And so the Luis Suarez saga rumbles on. A week after Uruguay's most famous sportsman made global headlines by sinking his teeth into a rival player in the middle of a crucial World Cup match, his compatriots continue to fan the flames with remarks of an equally barmy nature.
Now Uruguay's most powerful person, president Jose Mujica, has chosen to wade into the debate around Suarez, describing football's governing body Fifa as "old sons of bitches" before extravagantly covering his mouth in the manner of British Carry On legend Kenneth Williams. Not quite the sort of remark you can imagine David Cameron making.
But then Mujica is about as far removed from Cameron as it's possible for a political leader to be. He's been shot almost as many times as 50 Cent, and now he lives in a ramshackle farmhouse guarded by a three-legged dog, regularly giving interviews in faded tracksuit tops. He's every bit as much of a maverick as Suarez - although thankfully he's never been caught biting one of his political rivals.
A former guerilla, Mujica, who is known to his supporters as Pepe, was leader of the Tupamaros, a violent splinter group inspired by the Cuban Revolution that was responsible for armed robberies and kidnappings.
The 73-year-old spent 14 years in prison from 1972 for fighting the state, being shot six times by police in the process and spending more than a decade in solitary confinement.
He was eventually released in 1985 and went about rebuilding first his career and later his life.

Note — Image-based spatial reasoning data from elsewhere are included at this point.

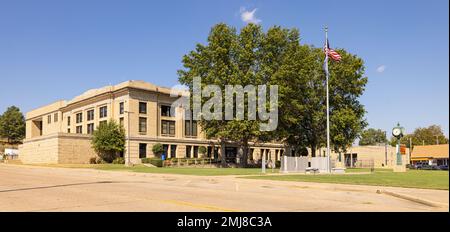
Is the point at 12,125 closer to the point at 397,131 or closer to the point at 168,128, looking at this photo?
the point at 168,128

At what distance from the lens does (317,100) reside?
5562 centimetres

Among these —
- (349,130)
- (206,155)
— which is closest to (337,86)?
(349,130)

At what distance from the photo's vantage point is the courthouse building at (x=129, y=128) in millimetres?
64312

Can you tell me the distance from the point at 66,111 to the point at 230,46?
1754 inches

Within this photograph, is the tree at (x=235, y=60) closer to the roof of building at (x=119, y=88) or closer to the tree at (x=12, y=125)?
the roof of building at (x=119, y=88)

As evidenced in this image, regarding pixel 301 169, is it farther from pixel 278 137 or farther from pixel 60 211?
pixel 60 211

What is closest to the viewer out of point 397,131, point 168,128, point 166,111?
point 397,131

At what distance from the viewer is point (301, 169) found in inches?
1453

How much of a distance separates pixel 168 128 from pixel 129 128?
8776 mm

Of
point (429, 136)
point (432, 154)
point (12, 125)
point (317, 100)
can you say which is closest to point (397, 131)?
point (317, 100)

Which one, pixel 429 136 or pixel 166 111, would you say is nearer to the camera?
pixel 166 111

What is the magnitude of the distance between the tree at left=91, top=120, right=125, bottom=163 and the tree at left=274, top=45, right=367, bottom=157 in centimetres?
2471

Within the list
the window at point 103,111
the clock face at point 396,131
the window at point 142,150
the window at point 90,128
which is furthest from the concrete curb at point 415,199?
the window at point 90,128
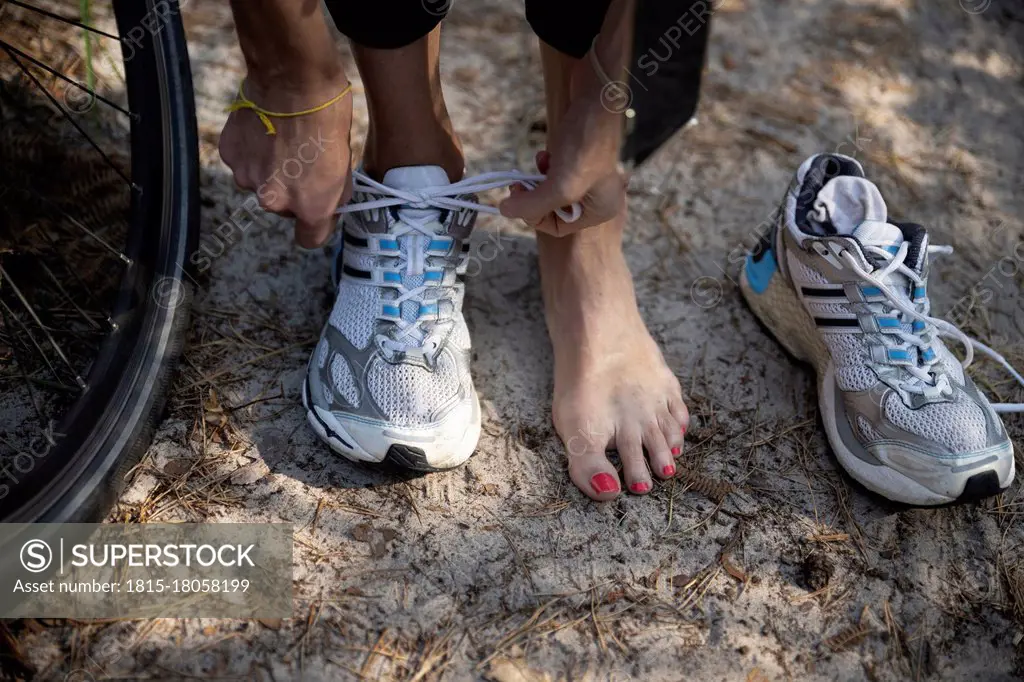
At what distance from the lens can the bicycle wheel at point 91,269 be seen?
1.24m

In 1994 he was elected a deputy, famously arriving at Parliament on a vesper scooter, and under the left wing President Tabaré Vázquez, Mujica was in 2005 appointed the minister for Livestock, Agriculture and Fisheries.
Then, in 2009, Mujica's Broad Front party nominated him for the 2009 primary elections, which culminated in him emerging victorious in a run-off for Uruguay's presidency in November.
Since entering office, Mujica has reshaped Uruguay into one of the most liberal nations in South America, legalising cannabis, reforming abortion law and pushing for same-sex marriage.
Speaking to Time magazine, Mujica said that by regulating Uruguay's estimated £24 million-a-year cannabis business, he would weaken the drug cartels.
Since his election victory in 2010, Mujica has shunned Uruguay's ostentacious Suárez y Reyes presidential estate in favour of his run-down farmhouse near captial city Montevideo, a home that relies on his three-legged dog Manuela as its beefed-up security.
He later announced the palace would be used as a shelter for homeless people.
Mujica's humble lifestyle means he never wears a tie to work and donates approximately 90% of his monthly wages to charity, cutting his income to about £485 a month - the average Uruguayan wage. Meanwhile, Suarez put pen to paper on a £200,000-a-week contract last season.
The president's travel arrangements also differ from what many world leaders would consider acceptable. US President Barack Obama might travel in the £175,000 state car, but Mujica makes do with his 1987 Volkswagen Beetle.
If you want to understand why Suarez goes into meltdown so often, a quick look at the man who runs his country might give you some helpful context.